The Clintons’ trouble with truth, however, is not just the petty political lying nor is it their quibbling over what “is is” or what “mistake” means. It’s that they have never shown any real reverence for the truth. Too often, they see it as something to be traded away for a transitory tactical advantage.
By Robert Parry -- Consortium News
Feb. 24, 2007 -- Hollywood mogul David Geffen touched a raw nerve with Hillary Clinton when he told New York Times columnist Maureen Dowd that “everybody in politics lies, but they [the Clintons] do it with such ease, it’s troubling.”
The Clintons’ trouble with truth, however, is not just the petty political lying nor is it their quibbling over what “is is” or what “mistake” means. It’s that they have never shown any real reverence for the truth. Too often, they see it as something to be traded away for a transitory tactical advantage.

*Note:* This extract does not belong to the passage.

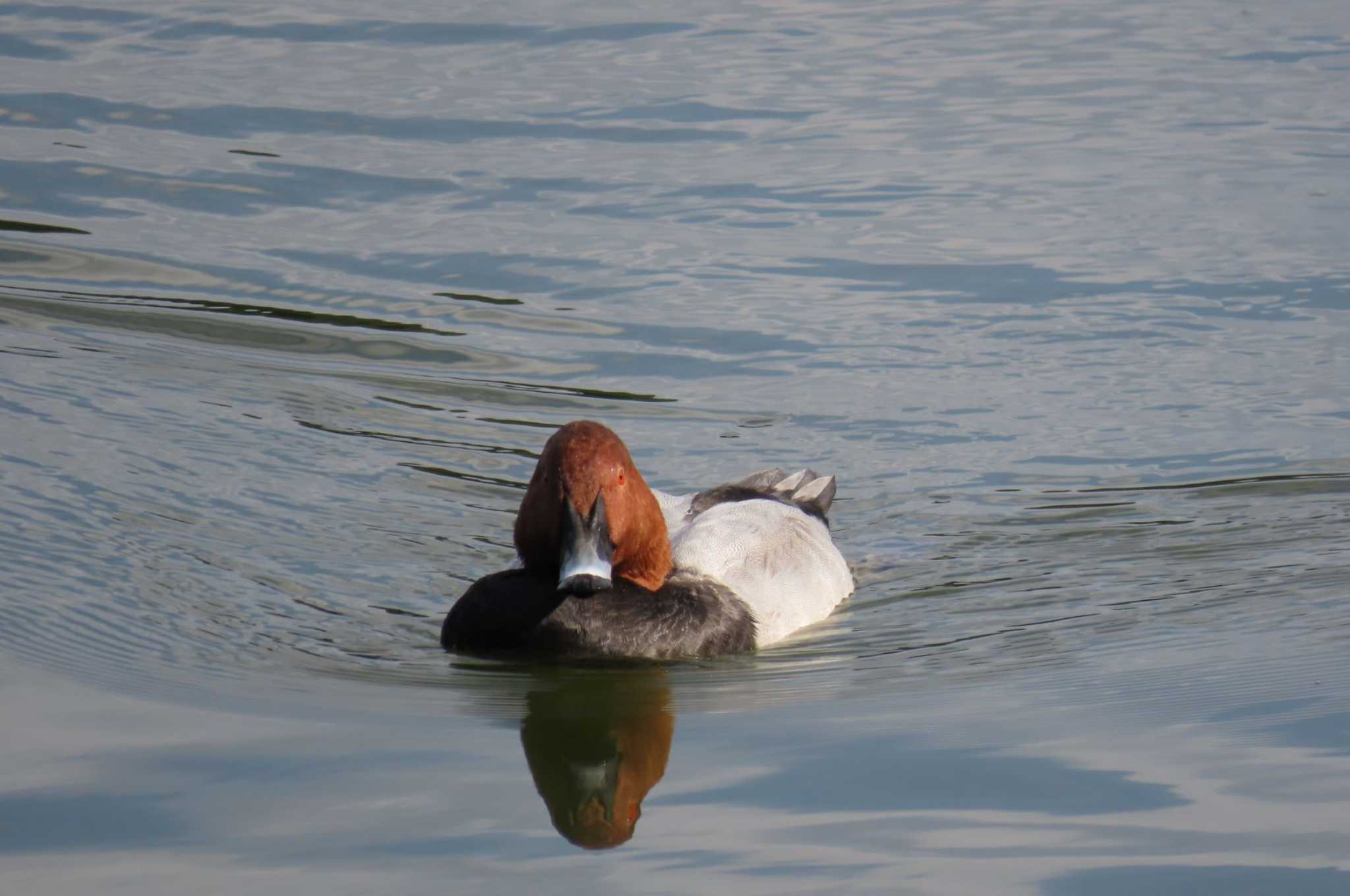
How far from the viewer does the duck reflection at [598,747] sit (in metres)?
5.38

If a future historian is ever to understand what happened to the United States in this era – how the world’s greatest power so disastrously lost its way – that scholar should look back to the first Clinton-Bush transition in 1992-93, when Bill Clinton could have grasped a unique historical moment but didn’t.
Clinton was the first U.S. President to take office after the end of the Cold War. He could have ordered a long-needed historical review of what nine U.S. presidents had done, often behind opaque cloaks of government secrecy.
This review also could have assessed what damage those decades of secrecy, propaganda and deception had done to the core values of the American Republic. By revealing the truth, both the good and the bad, Clinton could have helped restore vibrancy to the democratic process by giving the voters the means to again be an informed electorate.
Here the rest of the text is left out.